This gives a nice smooth gradient, Where as if you take an auxiliary function, say a(t)=t^2 you'll notice this also goes between 0 and 1 (as t goes from 0 to 1 but it starts much slower then gets much faster.

You can compose the two, by using f(a(t)) this "alters the speed" that t changes if you will.


If f(t) has gradient 1 (uniformly, as the gradient increases at a constant rate, it must be 1 to go from the far ends of the colour gradient over a time of "1")

then f(a(t)) has gradient a'(t)f'(a(t)) which if a(t):=t^2 gives a rate of change of:
2t which at t=0.25 has gradient 0.5 (half the rate of change of the "normal" gradient) and at t=0.75 it has a gradient of 1.5 which is 50% faster than the usual one.

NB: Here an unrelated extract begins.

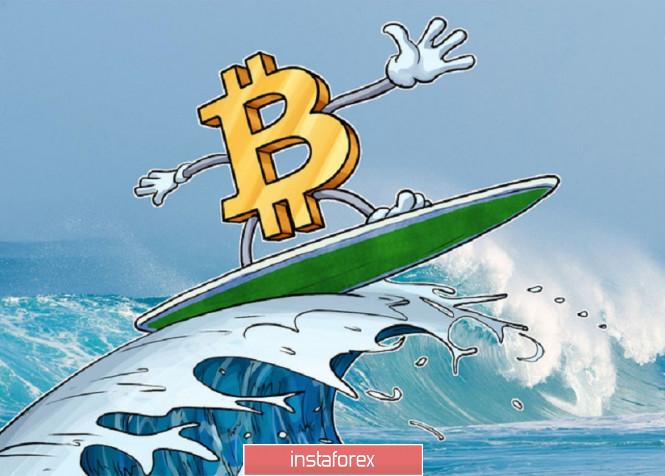 Это успех - Bitcoin на волне бычьего тренда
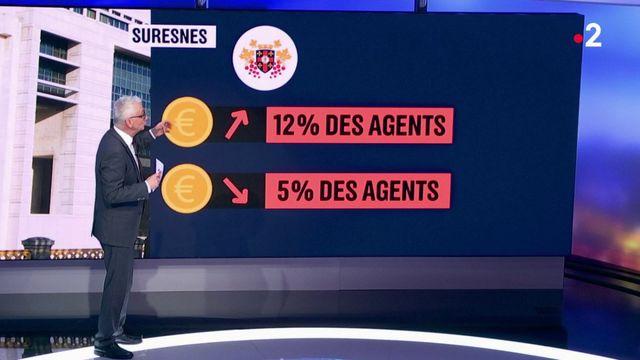 SNCF : menace sur les petites lignes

Using different a(t) you can get different effects

(someone else was asking about altering rates of change earlier, Can I use sin or cos for the non uniform rotation in unity 5? but for some reason I got a comment-less downvote, this is a similar question right?)


!!!CAUTION!!!

Take a function like:

f(t) = { 5t              if 0<= t < 0.1
       { 0.5+5(t-0.1)/9  if 0.1 <= t <= 1

This will have a shape like:

1                  1
|             ___/ |
|        ____/     |
|   ____/          |
|  /               |
| /                |
|/                 |
+------------------+
0                  1

It'll rise really sharply as we go from 0 to 0.1 then increase slowly to 1.

If we differentiate this we get:

f'(t) = { 5    if 0<= t < 0.1
        { 5/9  if 0.1 <= t <= 1

Which has a graph something like this:

|
|   _________
|
|___
|
+------------

Notice the jump, it is NOT continuous, which will be apparent in the result.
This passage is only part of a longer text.